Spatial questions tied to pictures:

* Start *

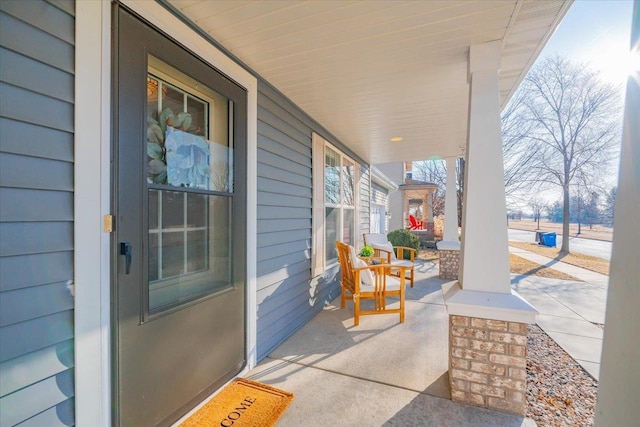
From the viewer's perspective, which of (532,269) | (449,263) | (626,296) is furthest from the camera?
(532,269)

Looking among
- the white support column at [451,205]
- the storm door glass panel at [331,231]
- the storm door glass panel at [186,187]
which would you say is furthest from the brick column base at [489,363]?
the white support column at [451,205]

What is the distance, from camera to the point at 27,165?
45.8 inches

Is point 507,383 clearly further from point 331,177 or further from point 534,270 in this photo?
point 534,270

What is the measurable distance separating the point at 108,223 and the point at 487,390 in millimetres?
2633

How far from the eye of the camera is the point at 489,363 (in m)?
1.99

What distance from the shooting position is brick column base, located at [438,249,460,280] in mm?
Result: 5789

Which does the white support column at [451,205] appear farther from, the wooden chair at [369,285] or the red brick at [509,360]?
the red brick at [509,360]

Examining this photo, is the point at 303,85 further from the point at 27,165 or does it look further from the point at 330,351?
the point at 330,351

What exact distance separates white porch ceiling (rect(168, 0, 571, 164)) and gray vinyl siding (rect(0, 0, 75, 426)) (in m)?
0.84

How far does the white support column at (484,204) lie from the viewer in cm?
203

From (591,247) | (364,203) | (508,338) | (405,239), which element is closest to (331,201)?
(364,203)

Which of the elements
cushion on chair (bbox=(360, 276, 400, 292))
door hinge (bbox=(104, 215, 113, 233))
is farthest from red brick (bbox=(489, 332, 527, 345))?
door hinge (bbox=(104, 215, 113, 233))

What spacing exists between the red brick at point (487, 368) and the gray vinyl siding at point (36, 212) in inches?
93.9

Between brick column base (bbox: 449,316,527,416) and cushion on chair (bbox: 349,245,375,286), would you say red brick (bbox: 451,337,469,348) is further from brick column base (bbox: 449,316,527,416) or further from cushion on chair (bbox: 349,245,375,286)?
cushion on chair (bbox: 349,245,375,286)
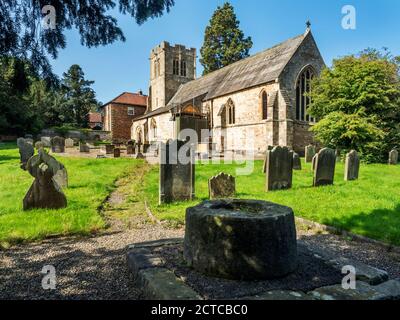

* End *

_PROBLEM REQUIREMENTS_.
Repeat the lines of the records starting at the line that contains "Which of the elements" and ending at the end of the records, leaving the pictures out of your answer.

_TASK OUTPUT_.
Which of the elements
cushion on chair (bbox=(360, 276, 400, 292))
door hinge (bbox=(104, 215, 113, 233))
is farthest from red brick (bbox=(489, 332, 527, 345))?
door hinge (bbox=(104, 215, 113, 233))

What spacing exists between the red brick at point (487, 368) and the gray vinyl siding at point (36, 212) in inches?
93.9

Between brick column base (bbox: 449,316,527,416) and cushion on chair (bbox: 349,245,375,286), would you say red brick (bbox: 451,337,469,348) is further from brick column base (bbox: 449,316,527,416) or further from cushion on chair (bbox: 349,245,375,286)?
cushion on chair (bbox: 349,245,375,286)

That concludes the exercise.